C’est une histoire qui commence comme un conte de fées et qui vire au cauchemar administratif. Pour Aimée, tout a débuté par un geste de pure compassion : recueillir un chat errant, visiblement mal en point, qui avait trouvé refuge dans sa grange. Un acte de bonté qui, deux ans et demi plus tard, la conduit au bord du tribunal.
Le petit félin, qu’elle a baptisé Pompom, souffrait et avait besoin de soins urgents. « Nous l’avons nourri et soigné, car le pauvre souffrait de gingivite. Nous avons dû par deux fois lui faire arracher des dents », explique-t-elle. Sans puce ni tatouage, et personne ne le réclamant pendant de longs mois, Pompom est devenu un membre à part entière de la famille.
Aimée a officialisé son adoption 18 mois après son arrivée, pensant offrir une seconde chance méritée à cet animal abandonné. Mais le rêve s’est brisé net le jour où les gendarmes ont frappé à sa porte.
Un sauvetage qui tourne au cauchemar
Le motif de la visite des forces de l’ordre a laissé Aimée sans voix : une plainte pour vol de chat. Des personnes se présentant comme les anciens propriétaires de Pompom réclamaient soudainement leur animal, plus de deux ans après sa disparition. Pour Aimée, c’est l’incompréhension totale. Elle se retrouve projetée dans un engrenage judiciaire qu’elle juge totalement disproportionné.

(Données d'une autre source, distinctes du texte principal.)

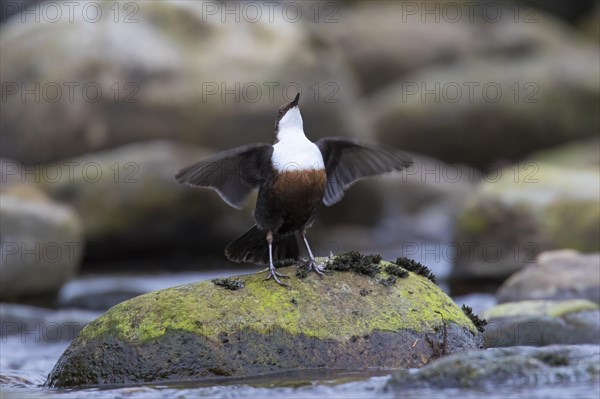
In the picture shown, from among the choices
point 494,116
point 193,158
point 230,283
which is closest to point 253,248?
point 230,283

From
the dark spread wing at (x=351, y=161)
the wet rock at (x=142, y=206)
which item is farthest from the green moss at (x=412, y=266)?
the wet rock at (x=142, y=206)

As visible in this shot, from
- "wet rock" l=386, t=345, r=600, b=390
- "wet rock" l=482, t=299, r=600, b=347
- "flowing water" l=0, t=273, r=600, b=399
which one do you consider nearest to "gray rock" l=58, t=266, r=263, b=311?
"flowing water" l=0, t=273, r=600, b=399

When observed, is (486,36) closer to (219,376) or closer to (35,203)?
(35,203)

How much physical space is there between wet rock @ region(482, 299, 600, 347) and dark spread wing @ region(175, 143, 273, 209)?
237 cm

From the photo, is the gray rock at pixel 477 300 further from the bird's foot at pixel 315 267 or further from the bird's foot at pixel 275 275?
the bird's foot at pixel 275 275

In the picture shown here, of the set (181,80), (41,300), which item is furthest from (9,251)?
(181,80)

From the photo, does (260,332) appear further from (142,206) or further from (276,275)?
(142,206)

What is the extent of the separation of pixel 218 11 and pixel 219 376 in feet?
36.0

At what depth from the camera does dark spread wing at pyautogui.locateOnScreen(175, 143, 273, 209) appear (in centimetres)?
649

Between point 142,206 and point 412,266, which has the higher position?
point 142,206

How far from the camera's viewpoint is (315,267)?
21.0 ft

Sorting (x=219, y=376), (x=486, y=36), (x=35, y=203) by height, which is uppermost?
(x=486, y=36)

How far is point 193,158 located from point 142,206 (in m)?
0.99

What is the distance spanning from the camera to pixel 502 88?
20.7m
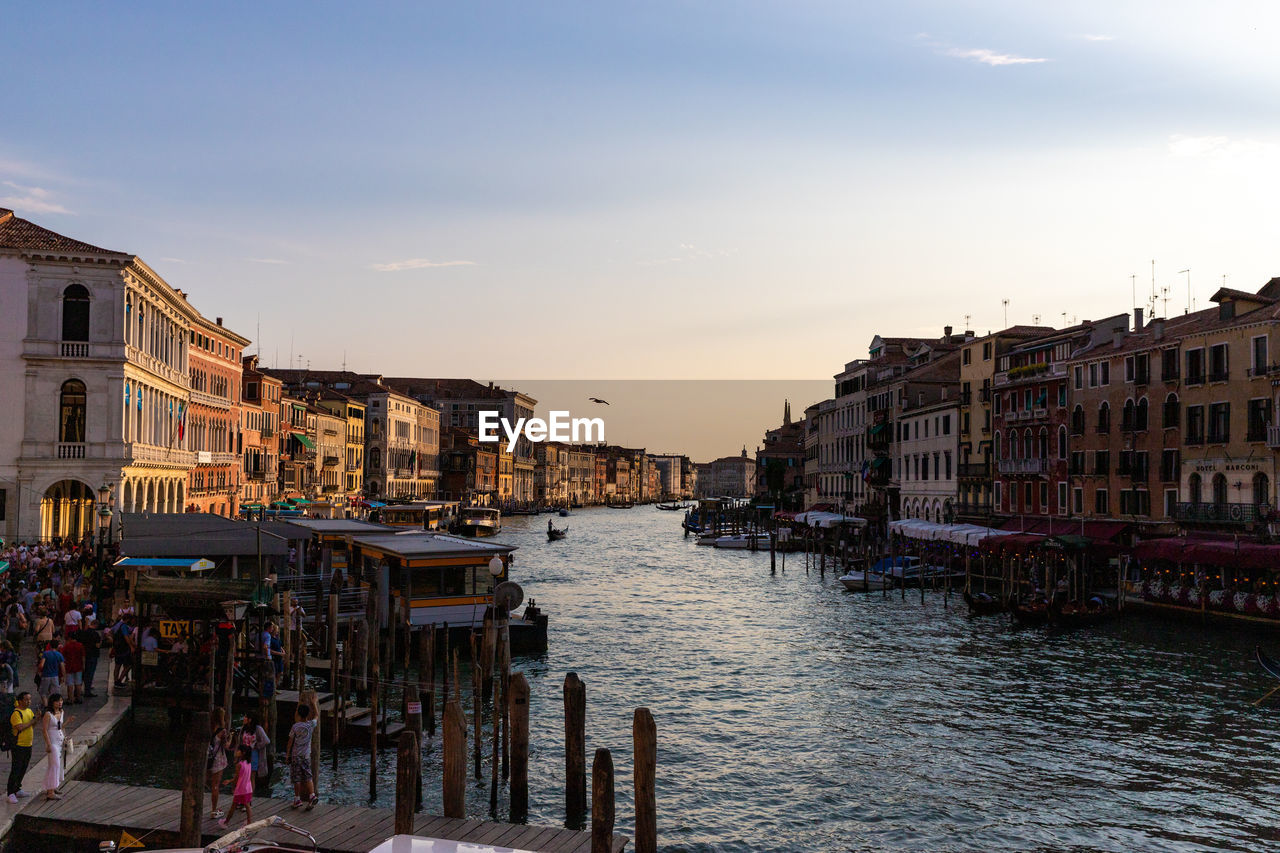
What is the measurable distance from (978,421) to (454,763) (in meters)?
46.9

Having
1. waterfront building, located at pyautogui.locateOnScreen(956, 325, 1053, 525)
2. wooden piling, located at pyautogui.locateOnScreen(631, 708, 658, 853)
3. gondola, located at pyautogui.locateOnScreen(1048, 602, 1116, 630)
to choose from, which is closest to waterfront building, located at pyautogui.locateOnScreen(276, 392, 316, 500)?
waterfront building, located at pyautogui.locateOnScreen(956, 325, 1053, 525)

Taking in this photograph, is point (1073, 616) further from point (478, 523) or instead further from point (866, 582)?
point (478, 523)

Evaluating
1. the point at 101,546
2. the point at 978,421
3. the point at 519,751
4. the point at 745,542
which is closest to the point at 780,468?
the point at 745,542

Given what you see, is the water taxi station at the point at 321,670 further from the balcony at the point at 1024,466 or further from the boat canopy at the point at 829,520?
the boat canopy at the point at 829,520

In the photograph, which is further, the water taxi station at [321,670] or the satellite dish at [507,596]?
the satellite dish at [507,596]

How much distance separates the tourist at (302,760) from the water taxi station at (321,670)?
0.67ft

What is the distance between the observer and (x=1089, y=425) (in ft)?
147

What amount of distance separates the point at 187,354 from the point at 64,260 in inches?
590

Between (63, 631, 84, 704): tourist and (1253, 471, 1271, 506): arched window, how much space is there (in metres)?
34.1

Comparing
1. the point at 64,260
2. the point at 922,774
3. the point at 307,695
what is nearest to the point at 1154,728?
the point at 922,774

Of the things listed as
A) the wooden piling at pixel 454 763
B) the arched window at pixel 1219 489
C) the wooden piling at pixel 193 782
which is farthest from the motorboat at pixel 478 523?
the wooden piling at pixel 193 782

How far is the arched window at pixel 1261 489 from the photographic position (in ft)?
114

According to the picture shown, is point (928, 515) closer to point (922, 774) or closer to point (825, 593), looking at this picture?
Result: point (825, 593)

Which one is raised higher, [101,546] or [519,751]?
[101,546]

« Convocation, test ADN, photo… pire qu’un grand bandit », raconte-t-elle, encore sous le choc. Elle a le sentiment de devoir se justifier pour avoir simplement sauvé une vie, pour avoir offert un foyer aimant à un animal qui n’en avait plus. L’affaire prend alors une tournure encore plus absurde.
Une demande surréaliste et des menaces
La situation devient grotesque lorsque les plaignants lui auraient expliqué la raison de leur soudain intérêt. « Ses soi-disant anciens propriétaires le voulaient pour partir en vacances en Espagne et me le redonneraient après », confie Aimée. Une demande qu’elle a logiquement refusée, rappelant qu’un animal n’est pas un objet que l’on se prête au gré de ses envies.
Aujourd’hui, la pression monte d’un cran. Convoquée devant un conciliateur de justice, Aimée se sent menacée. « On me dit ouvertement que ça serait préférable que je leur donne le chat, car sinon je risque le correctionnel ». Face à ce qu’elle considère comme une injustice flagrante, elle refuse de baisser les bras, se raccrochant à la loi qui stipule qu’un animal errant non identifié est considéré comme abandonné. Son combat est devenu celui du bon sens contre l’absurdité.